**Exercises**.
(a) List the libraries that the post about summer in Boston names as the writer's top three.
(b) Output the passage of the post about summer in Boston that begins at the words "Student Snippets" and stops after the words "almost a year.".
(c) According to the post about summer in Boston, what does the Athenaeum require in order to use it?

Student Snippets


Riding The (Heat) Waves - In Boston

It's official: summer is HERE, and hotter than ever. Coming from Texas, I'm used to the humidity and heat, but not walking around in it - Texas is too big to walk so everyone drives! But here in the 'Walking City', I've had to adjust to hoofing it wherever I need to go. The MBTA is a blessing and a curse - sometimes the air conditioning is a gift, but other times when the AC is not working it can be a cruel joke. That said, summer in Boston is actually very lovely, as it not only gives me a reprieve from classwork, but lets me actually explore the city I've been living in for almost a year.

As a SLIS student, museums and libraries are obviously at the top of my list of things to do, and Boston is jam-packed with incredible institutions. The Boston Public Library, the Boston Athenaeum, and the Cambridge Public Library are my top three, although I do like visiting local branches and see how everyday people like me are presented with opportunities to read and learn. The Boston Public Library (BPL) and the Cambridge Public Library are vast, and have excellently diverse sections so that everyone can find their interest in one spot. They are also interesting architecturally, being mash-ups of old and new buildings - what a metaphor for life, huh? 

Jarcy_July_photo1.jpgCambridge Public Library 

The BPL and the Athenaeum both provide that unique feeling of mixed awe and inspiration - their study and reading spaces take me back to how our predecessors used to learn and discover, and inspire me to do the same. The Athenaeum requires a paid membership to use, but various types of tours are available. I'm fortunate to have an internship there, so I've become familiar with the ins and outs, but it never becomes less affecting.

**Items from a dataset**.
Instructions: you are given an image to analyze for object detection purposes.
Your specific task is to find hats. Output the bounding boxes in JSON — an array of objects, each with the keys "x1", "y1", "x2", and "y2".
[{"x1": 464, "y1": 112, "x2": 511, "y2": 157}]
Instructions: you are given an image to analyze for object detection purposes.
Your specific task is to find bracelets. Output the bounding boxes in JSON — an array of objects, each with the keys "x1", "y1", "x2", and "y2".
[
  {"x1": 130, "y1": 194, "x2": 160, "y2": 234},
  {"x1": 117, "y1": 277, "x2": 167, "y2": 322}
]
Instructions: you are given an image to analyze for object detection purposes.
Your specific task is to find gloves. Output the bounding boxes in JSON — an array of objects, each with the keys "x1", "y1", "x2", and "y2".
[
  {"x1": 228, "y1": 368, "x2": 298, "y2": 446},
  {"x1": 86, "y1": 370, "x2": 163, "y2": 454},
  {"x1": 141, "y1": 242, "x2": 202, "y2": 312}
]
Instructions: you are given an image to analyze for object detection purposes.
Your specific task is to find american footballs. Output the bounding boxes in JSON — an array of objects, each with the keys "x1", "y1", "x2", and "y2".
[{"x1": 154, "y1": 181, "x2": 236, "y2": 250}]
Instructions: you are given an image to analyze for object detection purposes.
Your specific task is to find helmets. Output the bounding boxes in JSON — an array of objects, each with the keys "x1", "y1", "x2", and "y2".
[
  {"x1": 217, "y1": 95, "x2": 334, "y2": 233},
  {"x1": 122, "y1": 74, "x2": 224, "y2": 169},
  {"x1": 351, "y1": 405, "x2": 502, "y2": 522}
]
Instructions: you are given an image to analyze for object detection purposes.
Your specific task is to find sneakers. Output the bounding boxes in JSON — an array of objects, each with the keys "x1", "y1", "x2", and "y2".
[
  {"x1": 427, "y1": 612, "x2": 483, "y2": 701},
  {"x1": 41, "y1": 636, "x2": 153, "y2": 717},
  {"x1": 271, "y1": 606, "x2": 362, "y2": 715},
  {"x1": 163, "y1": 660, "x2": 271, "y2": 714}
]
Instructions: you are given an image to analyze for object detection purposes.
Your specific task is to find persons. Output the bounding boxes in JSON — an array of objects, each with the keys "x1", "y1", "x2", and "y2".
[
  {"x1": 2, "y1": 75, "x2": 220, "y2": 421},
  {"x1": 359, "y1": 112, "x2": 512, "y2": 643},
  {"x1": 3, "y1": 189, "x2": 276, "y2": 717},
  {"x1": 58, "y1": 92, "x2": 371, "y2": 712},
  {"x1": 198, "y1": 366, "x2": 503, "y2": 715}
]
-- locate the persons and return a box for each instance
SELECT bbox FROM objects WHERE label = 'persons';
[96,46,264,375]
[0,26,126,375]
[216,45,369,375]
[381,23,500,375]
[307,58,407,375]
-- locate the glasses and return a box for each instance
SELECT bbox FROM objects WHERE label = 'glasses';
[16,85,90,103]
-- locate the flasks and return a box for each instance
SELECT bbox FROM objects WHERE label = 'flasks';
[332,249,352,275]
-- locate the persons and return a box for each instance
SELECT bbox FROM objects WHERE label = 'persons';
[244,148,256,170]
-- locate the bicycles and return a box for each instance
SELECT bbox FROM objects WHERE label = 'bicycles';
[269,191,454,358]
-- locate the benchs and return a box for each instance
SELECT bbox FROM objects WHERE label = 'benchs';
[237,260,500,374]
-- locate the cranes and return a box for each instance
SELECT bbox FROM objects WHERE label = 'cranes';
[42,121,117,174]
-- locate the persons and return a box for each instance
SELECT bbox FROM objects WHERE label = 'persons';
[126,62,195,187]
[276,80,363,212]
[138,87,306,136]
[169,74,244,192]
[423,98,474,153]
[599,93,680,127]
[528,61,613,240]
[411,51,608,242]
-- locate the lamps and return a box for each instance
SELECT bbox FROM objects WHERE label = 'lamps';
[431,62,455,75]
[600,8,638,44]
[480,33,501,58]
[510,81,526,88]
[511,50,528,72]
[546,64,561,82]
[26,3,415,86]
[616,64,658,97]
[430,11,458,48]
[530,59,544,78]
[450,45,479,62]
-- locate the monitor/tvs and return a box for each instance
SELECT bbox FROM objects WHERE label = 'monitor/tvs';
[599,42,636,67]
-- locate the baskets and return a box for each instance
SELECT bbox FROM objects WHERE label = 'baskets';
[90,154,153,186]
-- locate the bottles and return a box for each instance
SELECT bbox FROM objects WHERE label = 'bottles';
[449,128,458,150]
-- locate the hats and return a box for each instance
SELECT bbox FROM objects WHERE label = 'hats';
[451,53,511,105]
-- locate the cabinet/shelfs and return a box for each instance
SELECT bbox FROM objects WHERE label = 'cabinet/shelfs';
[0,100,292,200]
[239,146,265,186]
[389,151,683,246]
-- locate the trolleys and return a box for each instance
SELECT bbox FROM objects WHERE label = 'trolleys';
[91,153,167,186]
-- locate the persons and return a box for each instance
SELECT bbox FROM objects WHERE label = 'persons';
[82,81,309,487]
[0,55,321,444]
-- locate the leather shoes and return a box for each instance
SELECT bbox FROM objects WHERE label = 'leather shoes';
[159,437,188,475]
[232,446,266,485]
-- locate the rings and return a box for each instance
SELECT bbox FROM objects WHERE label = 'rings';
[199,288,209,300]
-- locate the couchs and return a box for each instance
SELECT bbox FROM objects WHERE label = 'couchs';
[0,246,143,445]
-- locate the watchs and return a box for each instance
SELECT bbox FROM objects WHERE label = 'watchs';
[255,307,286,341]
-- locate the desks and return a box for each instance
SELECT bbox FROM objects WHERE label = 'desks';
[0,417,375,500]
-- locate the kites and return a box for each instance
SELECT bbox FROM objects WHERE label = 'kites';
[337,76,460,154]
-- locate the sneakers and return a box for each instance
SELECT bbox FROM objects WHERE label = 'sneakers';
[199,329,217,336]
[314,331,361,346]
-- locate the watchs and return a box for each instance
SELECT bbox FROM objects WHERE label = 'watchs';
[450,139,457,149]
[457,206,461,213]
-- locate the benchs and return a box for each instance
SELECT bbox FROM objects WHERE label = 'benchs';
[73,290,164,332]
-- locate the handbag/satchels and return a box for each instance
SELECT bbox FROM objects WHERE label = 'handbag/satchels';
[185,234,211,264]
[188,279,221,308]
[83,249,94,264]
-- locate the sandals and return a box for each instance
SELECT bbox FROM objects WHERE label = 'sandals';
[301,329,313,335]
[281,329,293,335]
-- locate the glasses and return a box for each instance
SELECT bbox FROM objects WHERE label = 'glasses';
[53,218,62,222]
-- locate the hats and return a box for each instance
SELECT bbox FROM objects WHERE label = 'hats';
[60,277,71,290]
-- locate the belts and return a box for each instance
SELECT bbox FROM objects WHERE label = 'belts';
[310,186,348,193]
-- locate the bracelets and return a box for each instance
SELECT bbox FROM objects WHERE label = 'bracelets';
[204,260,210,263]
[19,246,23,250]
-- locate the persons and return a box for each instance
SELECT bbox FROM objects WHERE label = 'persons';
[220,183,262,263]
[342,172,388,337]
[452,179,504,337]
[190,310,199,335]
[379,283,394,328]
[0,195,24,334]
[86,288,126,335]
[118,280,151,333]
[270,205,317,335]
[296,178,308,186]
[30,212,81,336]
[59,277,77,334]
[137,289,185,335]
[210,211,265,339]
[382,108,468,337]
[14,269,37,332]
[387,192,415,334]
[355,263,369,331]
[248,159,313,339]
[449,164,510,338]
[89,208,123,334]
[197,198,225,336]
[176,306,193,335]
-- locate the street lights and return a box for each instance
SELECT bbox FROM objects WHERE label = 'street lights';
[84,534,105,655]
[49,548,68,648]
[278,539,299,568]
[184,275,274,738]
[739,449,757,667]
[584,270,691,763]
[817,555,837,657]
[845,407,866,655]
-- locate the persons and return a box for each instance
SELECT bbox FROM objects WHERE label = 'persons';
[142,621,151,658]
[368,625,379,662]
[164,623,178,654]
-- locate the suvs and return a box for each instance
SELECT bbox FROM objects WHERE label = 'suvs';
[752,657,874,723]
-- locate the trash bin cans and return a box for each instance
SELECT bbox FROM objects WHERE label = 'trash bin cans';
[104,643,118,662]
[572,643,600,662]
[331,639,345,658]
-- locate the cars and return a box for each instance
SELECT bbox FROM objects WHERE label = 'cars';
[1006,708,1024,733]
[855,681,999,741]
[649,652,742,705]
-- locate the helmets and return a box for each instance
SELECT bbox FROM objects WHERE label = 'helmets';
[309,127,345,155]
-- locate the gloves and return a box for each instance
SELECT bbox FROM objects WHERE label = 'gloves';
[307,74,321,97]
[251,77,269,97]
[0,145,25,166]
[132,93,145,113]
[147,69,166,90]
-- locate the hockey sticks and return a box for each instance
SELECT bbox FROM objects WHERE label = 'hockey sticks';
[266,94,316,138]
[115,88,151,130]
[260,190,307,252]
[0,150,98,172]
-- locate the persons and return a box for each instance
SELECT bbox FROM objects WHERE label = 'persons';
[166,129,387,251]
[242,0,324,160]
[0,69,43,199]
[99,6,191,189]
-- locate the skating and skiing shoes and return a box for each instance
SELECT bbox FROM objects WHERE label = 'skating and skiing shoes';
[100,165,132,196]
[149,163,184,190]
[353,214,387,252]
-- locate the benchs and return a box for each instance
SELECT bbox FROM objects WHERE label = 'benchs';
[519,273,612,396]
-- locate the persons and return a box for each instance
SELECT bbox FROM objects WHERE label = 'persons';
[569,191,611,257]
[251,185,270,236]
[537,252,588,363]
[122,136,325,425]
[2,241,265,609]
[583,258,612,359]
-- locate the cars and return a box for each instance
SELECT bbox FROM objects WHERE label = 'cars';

**Answers per task**.
(a) The Boston Public Library, the Boston Athenaeum, and the Cambridge Public Library

(b)
Student Snippets


Riding The (Heat) Waves - In Boston

It's official: summer is HERE, and hotter than ever. Coming from Texas, I'm used to the humidity and heat, but not walking around in it - Texas is too big to walk so everyone drives! But here in the 'Walking City', I've had to adjust to hoofing it wherever I need to go. The MBTA is a blessing and a curse - sometimes the air conditioning is a gift, but other times when the AC is not working it can be a cruel joke. That said, summer in Boston is actually very lovely, as it not only gives me a reprieve from classwork, but lets me actually explore the city I've been living in for almost a year.

(c) A paid membership.